(Collected data entries)
------------------------

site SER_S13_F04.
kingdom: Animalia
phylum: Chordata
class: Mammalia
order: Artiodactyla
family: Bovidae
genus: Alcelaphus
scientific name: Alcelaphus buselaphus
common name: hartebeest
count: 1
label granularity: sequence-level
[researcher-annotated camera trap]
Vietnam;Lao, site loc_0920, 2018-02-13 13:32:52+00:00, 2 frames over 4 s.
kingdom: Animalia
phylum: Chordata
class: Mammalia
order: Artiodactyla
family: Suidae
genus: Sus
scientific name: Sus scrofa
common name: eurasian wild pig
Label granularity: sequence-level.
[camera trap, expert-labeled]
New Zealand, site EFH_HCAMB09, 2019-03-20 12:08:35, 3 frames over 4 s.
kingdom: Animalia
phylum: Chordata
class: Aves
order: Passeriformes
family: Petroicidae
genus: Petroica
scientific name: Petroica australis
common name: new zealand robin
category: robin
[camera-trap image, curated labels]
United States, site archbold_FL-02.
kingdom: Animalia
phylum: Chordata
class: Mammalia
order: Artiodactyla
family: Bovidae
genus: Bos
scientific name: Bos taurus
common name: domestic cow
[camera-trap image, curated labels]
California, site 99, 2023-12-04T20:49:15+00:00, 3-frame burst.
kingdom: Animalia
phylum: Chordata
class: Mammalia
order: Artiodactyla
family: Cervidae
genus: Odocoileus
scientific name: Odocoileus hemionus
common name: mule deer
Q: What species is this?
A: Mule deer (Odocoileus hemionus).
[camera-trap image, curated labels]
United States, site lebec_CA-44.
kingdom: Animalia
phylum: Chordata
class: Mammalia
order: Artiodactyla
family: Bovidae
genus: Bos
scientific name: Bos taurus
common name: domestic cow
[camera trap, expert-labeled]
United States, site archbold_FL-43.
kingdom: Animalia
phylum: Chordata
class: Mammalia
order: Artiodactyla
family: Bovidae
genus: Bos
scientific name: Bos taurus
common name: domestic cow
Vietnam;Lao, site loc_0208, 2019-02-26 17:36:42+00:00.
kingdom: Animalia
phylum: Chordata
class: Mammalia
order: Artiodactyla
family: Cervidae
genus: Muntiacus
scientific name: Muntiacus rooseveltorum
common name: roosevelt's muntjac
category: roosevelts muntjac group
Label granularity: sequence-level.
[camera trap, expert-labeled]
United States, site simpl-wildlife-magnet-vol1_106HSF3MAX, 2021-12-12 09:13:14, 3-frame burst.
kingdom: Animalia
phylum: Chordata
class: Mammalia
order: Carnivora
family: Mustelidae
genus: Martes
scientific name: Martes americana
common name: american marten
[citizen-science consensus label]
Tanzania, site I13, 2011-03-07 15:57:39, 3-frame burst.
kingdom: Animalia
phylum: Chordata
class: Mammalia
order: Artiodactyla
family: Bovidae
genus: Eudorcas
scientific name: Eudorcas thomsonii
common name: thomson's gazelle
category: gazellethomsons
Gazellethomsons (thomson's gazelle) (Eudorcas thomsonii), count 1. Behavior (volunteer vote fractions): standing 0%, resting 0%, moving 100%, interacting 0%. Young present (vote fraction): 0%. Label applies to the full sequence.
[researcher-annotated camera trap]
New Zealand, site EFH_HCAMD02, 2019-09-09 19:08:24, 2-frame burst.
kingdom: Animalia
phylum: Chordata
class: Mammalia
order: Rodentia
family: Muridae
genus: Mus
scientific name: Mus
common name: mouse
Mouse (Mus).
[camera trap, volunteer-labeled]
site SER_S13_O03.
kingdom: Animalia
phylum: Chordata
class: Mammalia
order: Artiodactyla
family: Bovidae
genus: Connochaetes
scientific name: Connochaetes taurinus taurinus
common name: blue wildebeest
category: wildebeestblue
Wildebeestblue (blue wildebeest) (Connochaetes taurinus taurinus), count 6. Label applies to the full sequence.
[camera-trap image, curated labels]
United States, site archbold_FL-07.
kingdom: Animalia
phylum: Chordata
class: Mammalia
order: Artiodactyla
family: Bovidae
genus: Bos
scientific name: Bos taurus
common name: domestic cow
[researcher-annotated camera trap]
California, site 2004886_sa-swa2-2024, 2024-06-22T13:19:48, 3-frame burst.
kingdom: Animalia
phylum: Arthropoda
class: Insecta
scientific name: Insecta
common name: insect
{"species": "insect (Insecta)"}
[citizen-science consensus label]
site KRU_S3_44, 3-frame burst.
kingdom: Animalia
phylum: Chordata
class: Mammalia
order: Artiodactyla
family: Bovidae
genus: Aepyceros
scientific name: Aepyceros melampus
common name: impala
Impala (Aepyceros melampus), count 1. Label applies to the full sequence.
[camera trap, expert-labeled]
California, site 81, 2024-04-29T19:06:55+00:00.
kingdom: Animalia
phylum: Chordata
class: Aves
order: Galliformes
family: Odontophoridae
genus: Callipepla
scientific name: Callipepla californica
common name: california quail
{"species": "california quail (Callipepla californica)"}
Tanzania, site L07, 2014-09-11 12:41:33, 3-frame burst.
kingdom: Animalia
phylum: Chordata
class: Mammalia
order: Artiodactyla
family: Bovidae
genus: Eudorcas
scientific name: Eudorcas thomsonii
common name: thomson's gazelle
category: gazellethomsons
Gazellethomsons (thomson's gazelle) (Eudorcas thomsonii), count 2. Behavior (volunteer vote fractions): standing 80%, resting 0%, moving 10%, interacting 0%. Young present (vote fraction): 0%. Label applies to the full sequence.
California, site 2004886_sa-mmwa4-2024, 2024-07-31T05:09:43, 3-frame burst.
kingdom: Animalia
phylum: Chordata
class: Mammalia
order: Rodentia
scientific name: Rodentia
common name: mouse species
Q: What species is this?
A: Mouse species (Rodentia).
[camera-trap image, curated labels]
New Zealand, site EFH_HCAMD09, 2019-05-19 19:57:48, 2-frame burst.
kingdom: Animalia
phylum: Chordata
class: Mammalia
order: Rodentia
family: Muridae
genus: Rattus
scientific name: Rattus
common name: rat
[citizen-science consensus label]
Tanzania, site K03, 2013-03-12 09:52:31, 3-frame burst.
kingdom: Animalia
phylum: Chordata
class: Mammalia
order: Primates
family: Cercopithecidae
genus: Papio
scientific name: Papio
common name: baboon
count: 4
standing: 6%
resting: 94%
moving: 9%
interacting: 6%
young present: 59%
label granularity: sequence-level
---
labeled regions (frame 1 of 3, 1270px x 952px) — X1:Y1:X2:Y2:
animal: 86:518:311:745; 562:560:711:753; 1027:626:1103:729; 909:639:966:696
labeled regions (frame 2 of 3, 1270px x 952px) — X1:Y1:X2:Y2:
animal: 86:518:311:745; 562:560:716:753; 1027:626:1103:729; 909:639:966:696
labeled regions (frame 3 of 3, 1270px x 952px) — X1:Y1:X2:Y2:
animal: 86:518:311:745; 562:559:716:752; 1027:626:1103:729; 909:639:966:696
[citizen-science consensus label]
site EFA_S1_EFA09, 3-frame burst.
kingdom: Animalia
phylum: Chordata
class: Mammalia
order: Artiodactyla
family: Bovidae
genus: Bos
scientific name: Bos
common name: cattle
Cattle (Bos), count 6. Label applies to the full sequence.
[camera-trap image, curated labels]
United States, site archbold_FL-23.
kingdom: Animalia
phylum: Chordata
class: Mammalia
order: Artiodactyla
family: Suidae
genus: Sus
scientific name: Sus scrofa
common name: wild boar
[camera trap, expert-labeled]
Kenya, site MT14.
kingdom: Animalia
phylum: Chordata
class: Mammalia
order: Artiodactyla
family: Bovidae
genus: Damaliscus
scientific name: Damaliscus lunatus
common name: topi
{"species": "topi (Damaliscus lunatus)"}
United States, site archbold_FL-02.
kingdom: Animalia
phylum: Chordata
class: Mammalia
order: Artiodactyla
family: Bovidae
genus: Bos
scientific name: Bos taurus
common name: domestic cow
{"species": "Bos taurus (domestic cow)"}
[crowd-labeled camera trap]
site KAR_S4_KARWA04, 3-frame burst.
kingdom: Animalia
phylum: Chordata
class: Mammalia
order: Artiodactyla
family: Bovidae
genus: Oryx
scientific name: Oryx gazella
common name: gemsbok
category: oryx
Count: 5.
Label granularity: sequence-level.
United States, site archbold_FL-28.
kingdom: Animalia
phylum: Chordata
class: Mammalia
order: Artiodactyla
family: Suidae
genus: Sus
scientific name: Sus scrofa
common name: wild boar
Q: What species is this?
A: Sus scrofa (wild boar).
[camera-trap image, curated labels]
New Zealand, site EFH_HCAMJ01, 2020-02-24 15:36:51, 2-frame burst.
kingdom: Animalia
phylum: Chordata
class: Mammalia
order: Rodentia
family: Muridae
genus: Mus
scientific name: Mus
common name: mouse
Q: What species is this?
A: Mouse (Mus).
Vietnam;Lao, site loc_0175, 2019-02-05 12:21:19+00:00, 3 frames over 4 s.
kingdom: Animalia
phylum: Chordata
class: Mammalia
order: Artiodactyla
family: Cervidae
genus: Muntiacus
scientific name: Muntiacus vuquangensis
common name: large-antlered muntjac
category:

------------------------

# Work instruction
Copy out only the lines running from the beginning of the data to the line with "scientific name: Petroica australis", both ends included.

# Output of the task
site SER_S13_F04.
kingdom: Animalia
phylum: Chordata
class: Mammalia
order: Artiodactyla
family: Bovidae
genus: Alcelaphus
scientific name: Alcelaphus buselaphus
common name: hartebeest
count: 1
label granularity: sequence-level
[researcher-annotated camera trap]
Vietnam;Lao, site loc_0920, 2018-02-13 13:32:52+00:00, 2 frames over 4 s.
kingdom: Animalia
phylum: Chordata
class: Mammalia
order: Artiodactyla
family: Suidae
genus: Sus
scientific name: Sus scrofa
common name: eurasian wild pig
Label granularity: sequence-level.
[camera trap, expert-labeled]
New Zealand, site EFH_HCAMB09, 2019-03-20 12:08:35, 3 frames over 4 s.
kingdom: Animalia
phylum: Chordata
class: Aves
order: Passeriformes
family: Petroicidae
genus: Petroica
scientific name: Petroica australis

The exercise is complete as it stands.